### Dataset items
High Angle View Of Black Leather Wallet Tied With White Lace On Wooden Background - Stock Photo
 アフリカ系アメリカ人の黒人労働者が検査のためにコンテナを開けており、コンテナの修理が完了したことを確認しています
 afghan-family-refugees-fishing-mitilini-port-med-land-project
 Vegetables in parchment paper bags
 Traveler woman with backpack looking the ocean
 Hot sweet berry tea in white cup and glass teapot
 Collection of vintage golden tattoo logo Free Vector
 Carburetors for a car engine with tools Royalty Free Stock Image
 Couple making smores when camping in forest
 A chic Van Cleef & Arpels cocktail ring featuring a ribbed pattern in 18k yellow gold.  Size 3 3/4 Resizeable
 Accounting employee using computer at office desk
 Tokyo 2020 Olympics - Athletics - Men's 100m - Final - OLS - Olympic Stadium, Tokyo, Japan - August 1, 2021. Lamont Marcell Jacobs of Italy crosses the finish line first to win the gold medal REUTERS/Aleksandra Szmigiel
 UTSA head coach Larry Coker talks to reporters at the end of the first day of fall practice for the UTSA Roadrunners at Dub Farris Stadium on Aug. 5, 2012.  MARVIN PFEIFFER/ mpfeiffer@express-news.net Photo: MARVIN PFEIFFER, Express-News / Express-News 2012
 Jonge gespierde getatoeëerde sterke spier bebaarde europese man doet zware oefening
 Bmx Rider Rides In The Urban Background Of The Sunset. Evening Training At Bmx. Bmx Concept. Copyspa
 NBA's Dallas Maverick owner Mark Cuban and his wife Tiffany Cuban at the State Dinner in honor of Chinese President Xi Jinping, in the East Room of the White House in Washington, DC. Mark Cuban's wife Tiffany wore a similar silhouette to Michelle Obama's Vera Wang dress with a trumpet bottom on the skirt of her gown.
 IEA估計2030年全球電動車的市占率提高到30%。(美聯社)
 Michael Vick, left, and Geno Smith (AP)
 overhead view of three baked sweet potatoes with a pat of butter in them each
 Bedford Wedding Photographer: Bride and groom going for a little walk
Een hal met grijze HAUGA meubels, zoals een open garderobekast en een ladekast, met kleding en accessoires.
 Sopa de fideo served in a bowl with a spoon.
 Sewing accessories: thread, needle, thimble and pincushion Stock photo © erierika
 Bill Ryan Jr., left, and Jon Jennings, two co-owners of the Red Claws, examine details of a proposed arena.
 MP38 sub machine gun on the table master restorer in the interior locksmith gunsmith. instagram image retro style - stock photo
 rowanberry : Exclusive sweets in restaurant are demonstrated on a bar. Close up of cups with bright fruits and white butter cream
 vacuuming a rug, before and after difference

### WORK TO COMPLETE
Each line from the one that contains "rowanberry : Exclusive" to the end of the data should be set down exactly, both ends included.

### ANSWER SPACE
 rowanberry : Exclusive sweets in restaurant are demonstrated on a bar. Close up of cups with bright fruits and white butter cream
 vacuuming a rug, before and after difference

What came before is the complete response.